(Spatial relationship records)

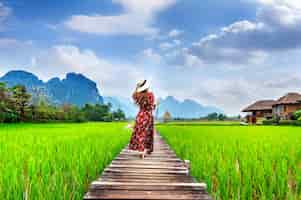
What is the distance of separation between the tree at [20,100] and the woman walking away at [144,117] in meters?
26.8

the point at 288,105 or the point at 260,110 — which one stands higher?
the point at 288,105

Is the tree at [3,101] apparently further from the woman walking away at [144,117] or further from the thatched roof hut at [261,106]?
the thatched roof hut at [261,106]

* * *

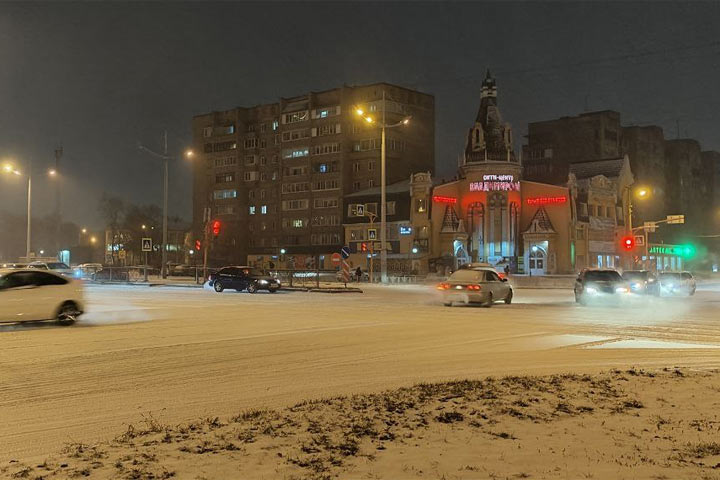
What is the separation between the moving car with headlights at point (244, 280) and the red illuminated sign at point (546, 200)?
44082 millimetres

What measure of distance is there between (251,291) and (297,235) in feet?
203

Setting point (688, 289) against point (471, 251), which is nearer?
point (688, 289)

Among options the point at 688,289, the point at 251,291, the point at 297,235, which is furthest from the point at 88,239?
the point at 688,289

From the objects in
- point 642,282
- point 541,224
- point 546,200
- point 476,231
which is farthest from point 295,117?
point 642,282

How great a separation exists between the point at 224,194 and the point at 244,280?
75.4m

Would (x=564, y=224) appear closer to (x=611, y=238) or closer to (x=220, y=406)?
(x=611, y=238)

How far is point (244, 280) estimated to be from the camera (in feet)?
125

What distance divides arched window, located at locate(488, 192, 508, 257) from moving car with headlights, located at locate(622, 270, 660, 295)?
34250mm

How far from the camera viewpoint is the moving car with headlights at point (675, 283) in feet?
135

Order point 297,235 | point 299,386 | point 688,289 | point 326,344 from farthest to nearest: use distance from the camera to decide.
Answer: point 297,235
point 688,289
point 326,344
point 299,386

WRITTEN TASK: Return every line in the rows above that contains the word "woman". Case counts.

SOLUTION FOR THIS TASK:
What is the distance of separation between the tree at [20,100] and the woman walking away at [144,117] in meters?
Is the tree at [3,101] apparently further from the woman walking away at [144,117] or further from the thatched roof hut at [261,106]?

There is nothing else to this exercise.